September 26, 2017

From JHNewsAndGuide.com

A Rock Springs man who was attacked by a grizzly bear Monday morning was mauled twice but still managed to ride on horseback to rescuers.

James Moore, 41, was hunting near the Whetstone Trail in the Teton Wilderness when a sow with two cubs attacked him, Teton County Sheriff’s Office Lt. Matt Carr said.

“He heard the brush rustling right next to him,” Carr said. “He turned and the next thing he knew the bear was on top of him.”

Moore was able to get free and call out to the two other hunters in his party who were scouting nearby around 10 a.m. But before Moore could get to safety the bear came back and attacked him again, Carr said.

Moore had severe lacerations on his head, lip, nose and left arm, sheriff’s Sgt. Todd Stanyon said, along with bite marks on his back and rear hip area. Initial calls reported that some of the bites were 2 to 3 inches deep.

After Carr went to the Pacific Creek trailhead he categorized the facial injury as severe, but not life threatening. But he said he “would imagine it would be a long recovery.”

At 4 p.m. Monday a representative of Eastern Idaho Regional Medical Center in Idaho Falls said Moore was in surgery.

Carr said Moore had bear spray in his pack and a rifle in his hand, but the attack happened so quickly that neither was used.

“He did not have time to react in any way,” Carr said.

After the other two hunters heard the commotion, Carr said, they fired a few rounds off into the air in an effort to scare the bear. The Sheriff’s Office was not sure what the party was hunting, but Carr said it was either deer or elk.

Carr said the victim reported that it was a sow grizzly that mauled him and that she had two large cubs with her. The other hunters in the party didn’t see the bears; the animals had left by the time the hunters arrived.

“These were not cuddly little baby bears,” Carr said. “These were full-grown cubs.”
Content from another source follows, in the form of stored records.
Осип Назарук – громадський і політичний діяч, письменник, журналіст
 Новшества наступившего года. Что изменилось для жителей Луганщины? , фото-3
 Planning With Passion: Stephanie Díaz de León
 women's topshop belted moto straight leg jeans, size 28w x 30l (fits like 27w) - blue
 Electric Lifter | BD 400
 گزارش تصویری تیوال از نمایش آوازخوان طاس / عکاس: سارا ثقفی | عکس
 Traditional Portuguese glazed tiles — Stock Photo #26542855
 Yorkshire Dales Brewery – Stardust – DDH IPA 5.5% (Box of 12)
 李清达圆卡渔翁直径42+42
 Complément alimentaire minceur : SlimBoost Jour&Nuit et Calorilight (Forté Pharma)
Grizzly cubs stay with their mothers until they are 2 or 3 years old.

Wyoming Game and Fish is investigating the incident, but was not able to comment on the situation as of press time.

Teton County Search and Rescue was en route to the scene after a member of Moore’s party activated a personal locator beacon at 12:33 p.m. that translated an SOS message and location coordinates. The beacon does not transmit a specific message, so Carr said they weren’t sure at first what exactly they were responding to.

Carr said deputies were headed to the area in a Teton Interagency Helicopter when the 911 call came through describing the incident. Search and Rescue, with assistance from Grand Teton National Park, was able to get a team in to “package the patient and transport him to the trailhead.”

The three hunters had several horses with them, and Moore rode most of the way out on his own, Carr said. Because of the personal locator beacon, Search and Rescue was able to track the movement of the party and find out exactly where they were.

“We had updates on the patient’s location that kept coming in,” Carr said. “They were moving pretty quickly.”

Moore was then airlifted from the Pacific Creek trailhead in the Bridger-Teton National Forest to the hospital in Idaho.

This is the first grizzly bear mauling in Teton County this year. There were two reported bear maulings last fall: one near Togwotee and another in Skull Creek.